Shivank Pandey

Posted on Oct 2, 2023

Building a Neural Network from Scratch in Python

#ai #python #neuralnetwork

Neural networks are powerful machine learning models inspired by the human brain's structure and functioning. In this tutorial, we'll walk through the process of building a basic neural network from scratch using Python.
A computational model called a neural network is based on how the human brain works and is organized. It is an effective technique used in artificial intelligence and machine learning for tasks including classification, regression, pattern recognition, and more.

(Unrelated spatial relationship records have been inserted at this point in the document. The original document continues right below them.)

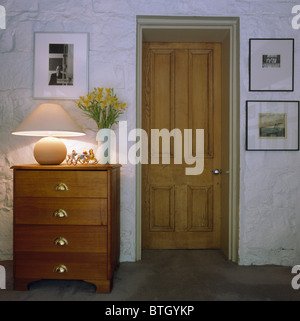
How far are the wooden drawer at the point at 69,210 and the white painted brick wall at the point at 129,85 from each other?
0.58 metres

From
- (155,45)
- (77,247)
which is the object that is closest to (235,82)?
(155,45)

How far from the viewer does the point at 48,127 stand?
6.10 feet

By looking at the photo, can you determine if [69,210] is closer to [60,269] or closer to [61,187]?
[61,187]

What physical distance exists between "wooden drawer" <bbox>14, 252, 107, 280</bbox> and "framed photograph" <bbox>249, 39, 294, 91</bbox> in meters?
2.03

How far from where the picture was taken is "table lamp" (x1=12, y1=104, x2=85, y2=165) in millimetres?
1868

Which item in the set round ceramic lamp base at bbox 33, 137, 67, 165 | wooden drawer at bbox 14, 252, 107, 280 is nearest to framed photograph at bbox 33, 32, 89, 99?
round ceramic lamp base at bbox 33, 137, 67, 165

A neural network's basic building blocks are interconnected nodes, or "neurons," arranged in layers. Information transmission and processing are carried out by these neurons. Here is a brief explanation of what makes up a neural network:

Input Layer: This layer takes in the introductory information or features and transfers them to the following layer. A aspect of the input data is represented by each neuron in this layer.

Hidden Layers: There may be one or more layers known as hidden layers between the input and output layers. These layers process the data by performing calculations. Every neuron in a hidden layer is linked to every other neuron in the layer above and below it.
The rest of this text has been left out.